> _Exercises to complete_
1. In the biography of Sir William Earle Welby, which constituency did he represent as a Member of Parliament?
2. Rewrite the stretch of the Welby biography from "Lieutenant Sir William" through "Volunteers from 1806.", putting "Nottinghamshire" wherever "Lincolnshire" appears.

> _Document text_
---
= Sir William Earle Welby, 2nd Baronet =

British land-owner, baronet and Member of Parliament

Lieutenant Sir William Earle Welby, 2nd Baronet (14 November 1768 – 3 November 1852) was a British land-owner, baronet and Member of Parliament for Grantham from 1807 to 1820. He also served as High Sheriff of Lincolnshire from 1823 to 1824.

== Early life ==

William Earle Welby was born on 14 November 1768 at Denton in Lincolnshire. He was the eldest son of Sir William Earle Welby, 1st Baronet, of Denton and the only son by his first wife, Penelope Glynne, a daughter of Sir John Glynne, 6th Baronet, and his wife Honora Conway.

The younger Welby was admitted at Emmanuel College, Cambridge, in 1786 and matriculated the following year, though he took no degree. He worked at the Newark banking firm of Welby & Co. until his father's death, and was a Lieutenant in the Ossington Volunteers from 1806.
---
> _Data entries_
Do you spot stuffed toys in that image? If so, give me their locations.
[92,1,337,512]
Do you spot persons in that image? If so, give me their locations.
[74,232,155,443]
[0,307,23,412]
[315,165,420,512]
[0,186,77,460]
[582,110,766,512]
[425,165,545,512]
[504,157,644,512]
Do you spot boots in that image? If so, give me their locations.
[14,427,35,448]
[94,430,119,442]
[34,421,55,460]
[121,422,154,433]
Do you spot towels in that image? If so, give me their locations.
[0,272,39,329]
---
> _Written responses_
1. Grantham

2.
Lieutenant Sir William Earle Welby, 2nd Baronet (14 November 1768 – 3 November 1852) was a British land-owner, baronet and Member of Parliament for Grantham from 1807 to 1820. He also served as High Sheriff of Nottinghamshire from 1823 to 1824.

== Early life ==

William Earle Welby was born on 14 November 1768 at Denton in Nottinghamshire. He was the eldest son of Sir William Earle Welby, 1st Baronet, of Denton and the only son by his first wife, Penelope Glynne, a daughter of Sir John Glynne, 6th Baronet, and his wife Honora Conway.

The younger Welby was admitted at Emmanuel College, Cambridge, in 1786 and matriculated the following year, though he took no degree. He worked at the Newark banking firm of Welby & Co. until his father's death, and was a Lieutenant in the Ossington Volunteers from 1806.